Tag 31: Mein Lieblingstag?
Ich hatte nicht einen wirklich schlechten Tag während meiner Radreise durch Island. Immer wenn ich mich mit anderen unterhalte, die mit dem Auto, Van, Fahrrad oder zu Fuß unterwegs sind, merke ich, dass das eher die Ausnahme ist. Ich bin selber überrascht, wie gut bisher alles lief. Ich hatte unfassbares Glück mit dem Wetter, den Menschen auf dem Weg, den Campingplätzen und mit meinem Fahrrad.
Wenn ich einen Tag aussuchen müsste, den ich am wenigsten mochte, dann ist es wahrscheinlich der Tag, an dem ich das erste Mal die Ringstraße in der Nähe von Borgarnes erlebt habe. Wenn ich einen Tag aussuchen müsste, den ich am besten fand, dann wird es schon deutlich schwieriger… Aber der heutige Tag kommt definitiv in die engere Auswahl, obwohl nichts besonderes passiert ist. Vielleicht mag ich diesen Tag gerade deswegen so sehr, er spiegelt meine Radreise gut wieder.
Ich habe ein merkwürdiges Talent: Egal wie voll ein Aufenthaltsraum ist, immer wenn ich dazu komme wird irgendwo ein Tisch frei und ich muss nie auf einen freien Herd etc. warten. Timing kann ich einfach. So ist es auch heute Morgen: wir bekommen auf Anhieb einen Sitzplatz und können in Ruhe frühstücken und noch einmal unsere Handys aufladen. Heute Nacht wollen wir wildcampen, weil der nächste Campingplatz einfach zu weit weg ist und wir haben noch genug Proviant für eine weitere Nacht. Trotzdem freuen wir uns jetzt schon sehr auf den nächsten Supermarkt.

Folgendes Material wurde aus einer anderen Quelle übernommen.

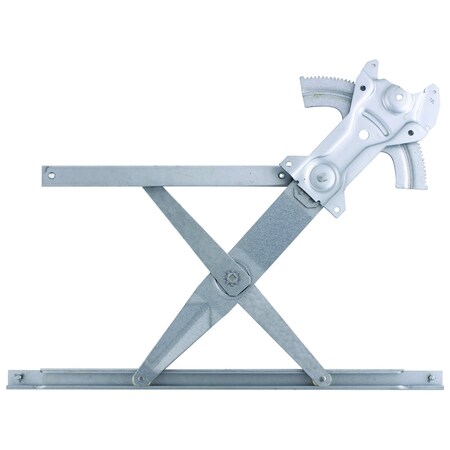 Wai Global WINDOW REGULATOR ONLY, WPR0045L WPR0045L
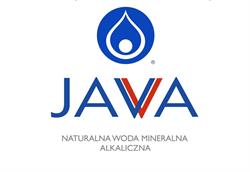 Woda JAVA Krosno, godziny otwarcia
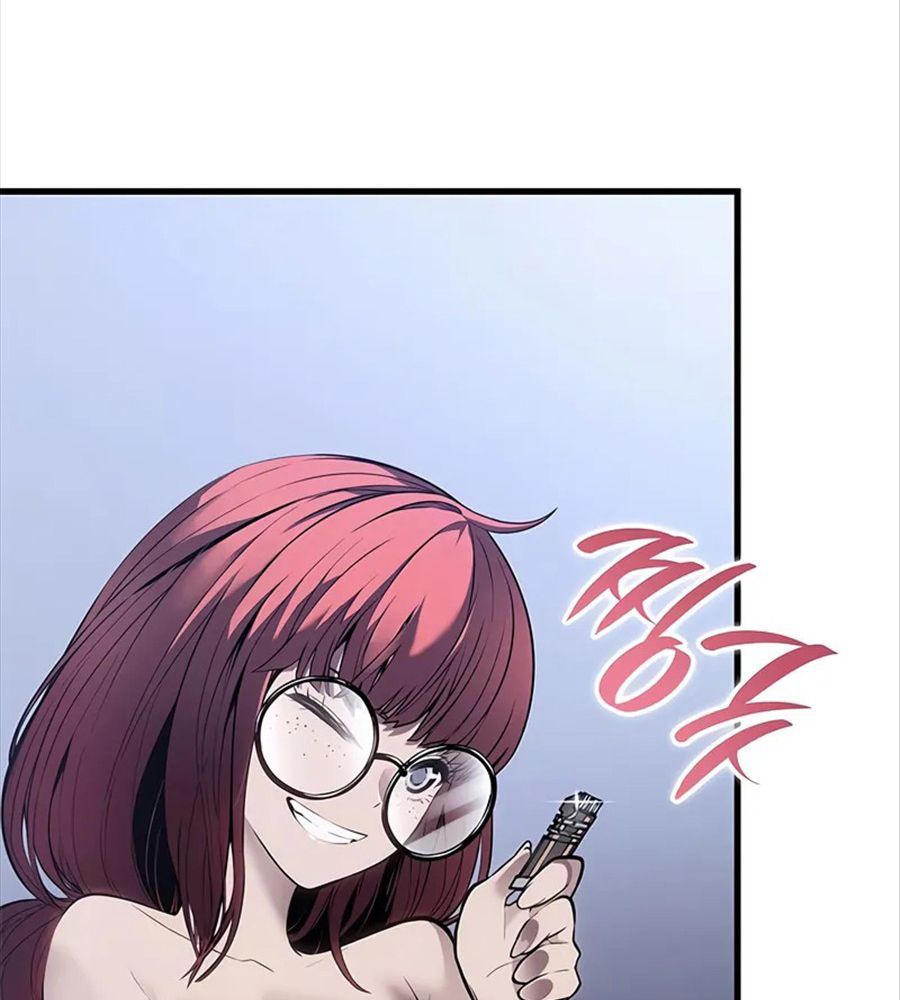 Huyết Thống Hắc Ám Chapter 36 - 72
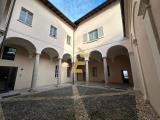 Appartamento, PAVIA, 224.400 €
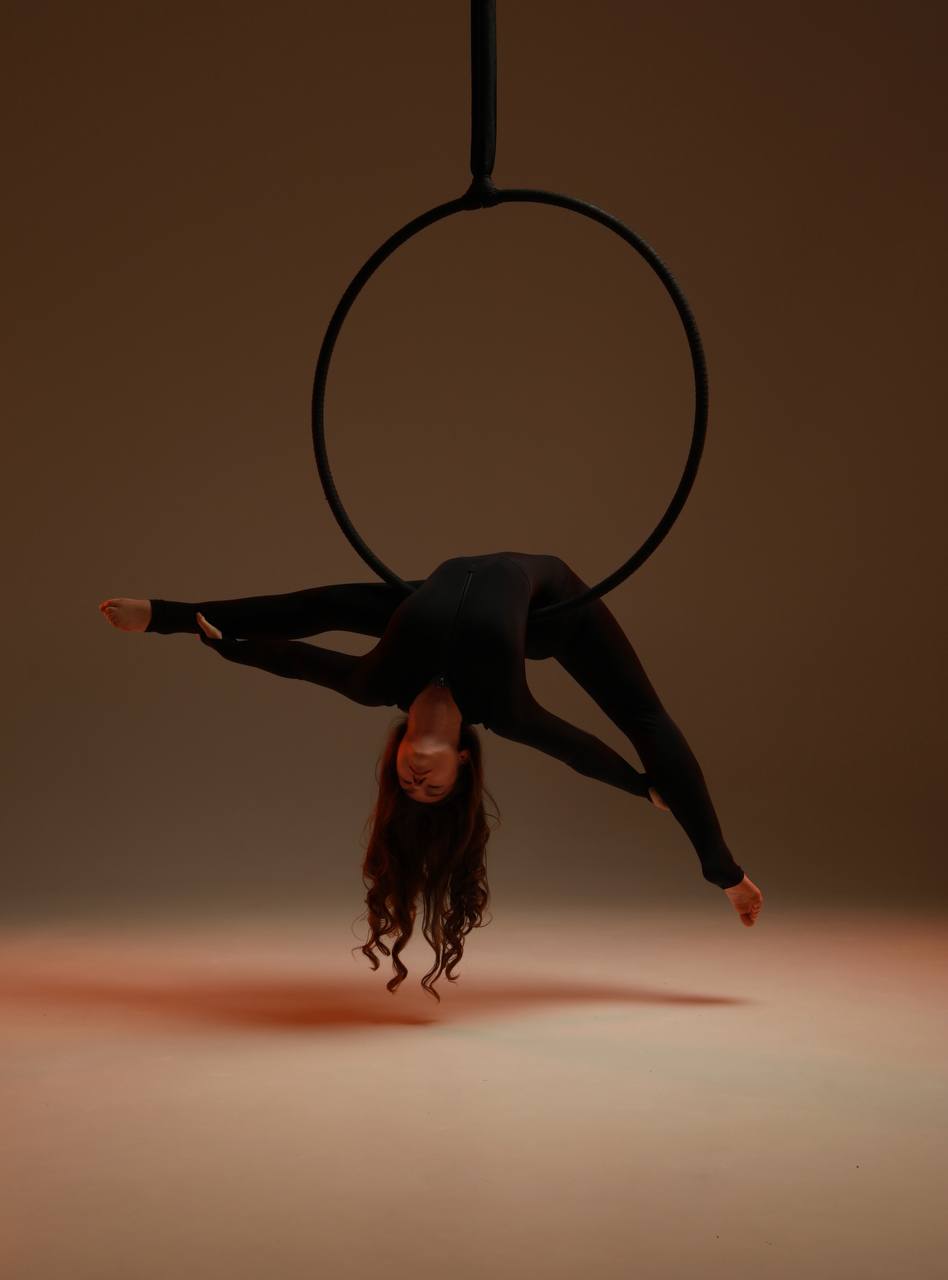 photo_5422443593735469194_y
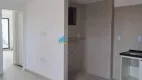 Foto 5 de Apartamento com 2 Quartos para alugar, 60m² em São João do Tauape, Fortaleza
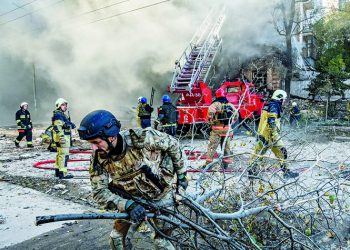 Ακριβέ μου χειμώνα…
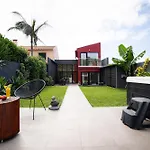 Βίλα Terra Vivaz - Porto Bay Porto Formoso
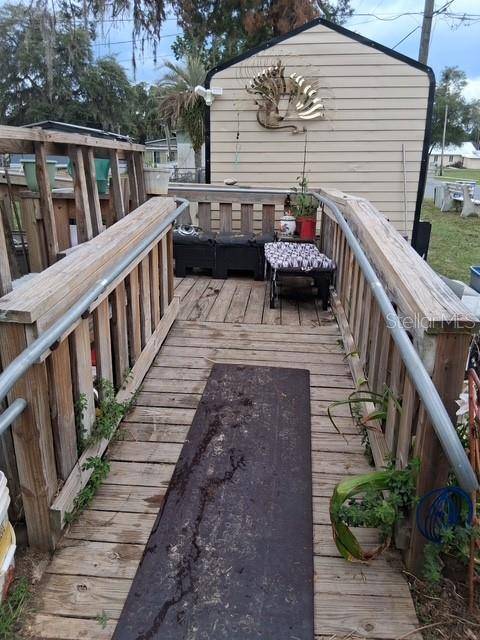 Inverness, FL 34450,10501 E PATIENCE LN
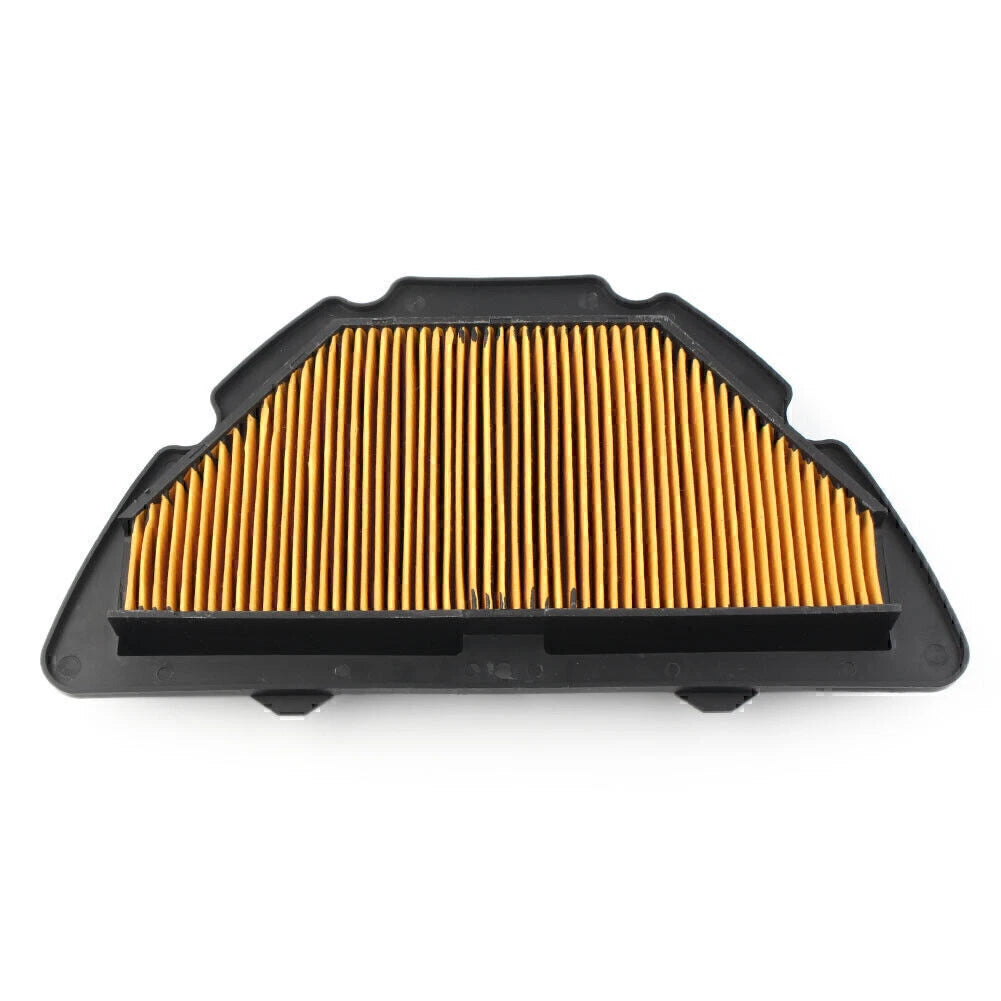 Air Filter Cleaner Element for Yamaha YZF R1 (2004–2006) Cotton Gauze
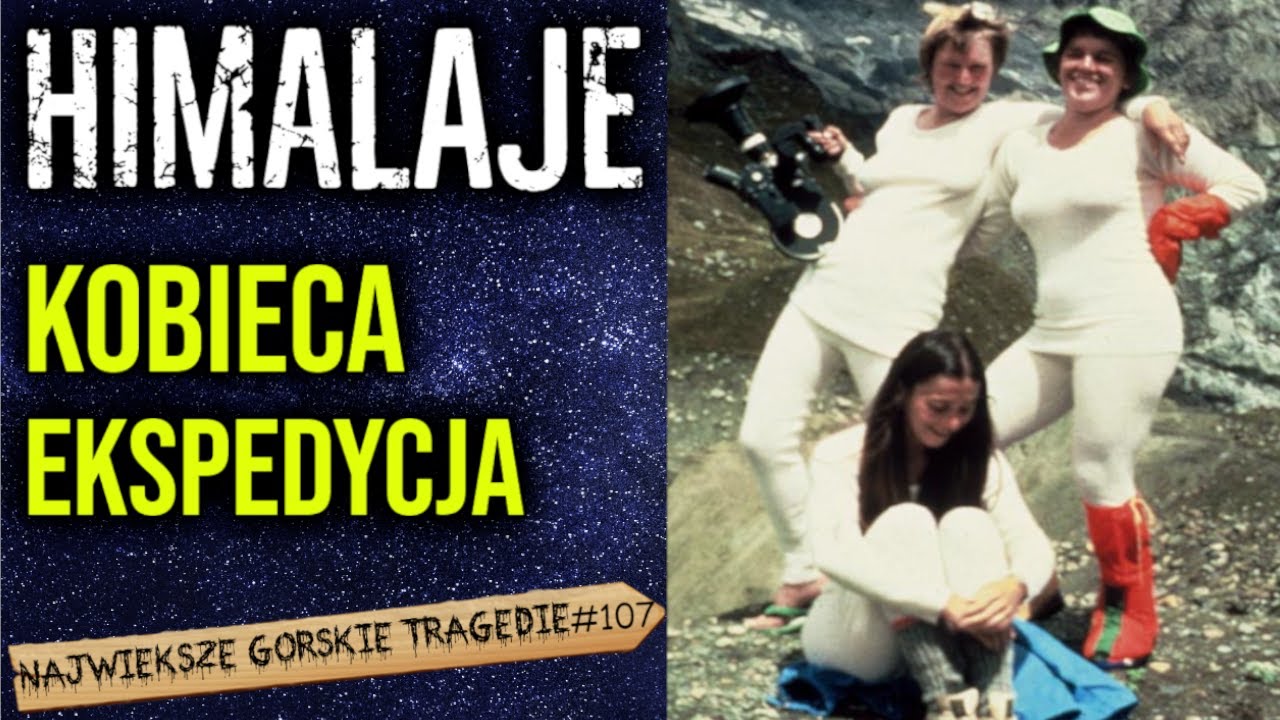 “Kobiety spały z mężczyznami i nakłaniały ich do pomocy alkoholem...” Kontrowersje i oskarżenia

Zurück auf dem Sattel werden wir durch die ganzen Querrillen weiter gut durchgerüttelt. Und dann passiert es: Ich habe meinen ersten Platten. Das ganze passiert beim bergauf fahren, die Jungs warten oben auf mich und fragen sich schon, warum ich auf einmal absteige und schiebe. Sobald ich oben ankomme, packen alle mit an und bevor ich irgendwas machen kann, ist mein Reifen schon ausgebaut. Eigentlich stehe ich nur daneben und fungiere als Ablage: ich halte nur Sachen fest, währen mein Schlauch getauscht wird. Alleine hätte ich deutlich länger gebraucht und trotzdem fühle ich mich schlecht, dass ich nur daneben stehe. Danke an dieser Stelle für die Hilfe!!
Wir sind heute gut in der Zeit und können eine lange Mittagspause in dem einzigen Café auf dem Weg machen und so sitze ich nachmittags auf einem gemütlichen Sofa, trinke heiße Schokolade und esse Waffeln. Kurz bevor wir versacken, können wir uns noch aufraffen und erreichen abends eine kleine Schutzhütte. Eigentlich wollten wir unsere Zelte einfach daneben aufbauen, aber die Scheune ist offen und wir haben von anderen Radfahrern erfahren, dass man auch in der Scheune übernachten kann. Da es nachts doch gut kalt wird, entscheiden wir uns dafür den Windschutz der Scheune zu nutzen und legen uns kurzerhand nur mit unseren Isomatten und Schlafsäcken in den Stall. Dann sparen wir uns morgen früh auch das Abbauen der Zelte.
Das Abendessen besteht aus mehrere Gängen: zuerst gibt es das Trekkingessen, dass Henry schon seit Tag eins mit sich herumschleppt, danach gibt es Reis mit Pesto und zum Dessert haben wir noch Kekse und Äpfel. Könnte schlimmer sein. Die ganze Situation fühlt sich an wie unsere Klassenfahrt in der Grundschule, bei der auch draußen gekocht wurde und alle in Zelten geschlafen haben. Es fühlt sich irgendwie nach Abenteuer an und ich bin froh, dass ich nicht alleine hier bin. Ähnlich wie auf den Kursfahrten, bei denen man sich Mehrbettzimmer teilt, quatschen wir lange und ich vermisse die Jungs jetzt schon. Morgen ist wahrscheinlich der letzte Tag an dem wir zusammen fahren, danach müssen sie zurück Richtung Flughafen während ich noch fast eine Woche mehr Zeit habe. Natürlich könnte ich noch ein Stück weiter mitfahren, aber dann habe ich fast eine Woche Zeit in Reykjavik… Eine Entscheidung für morgen denke ich und schiebe die Entscheidung gerne weiter auf.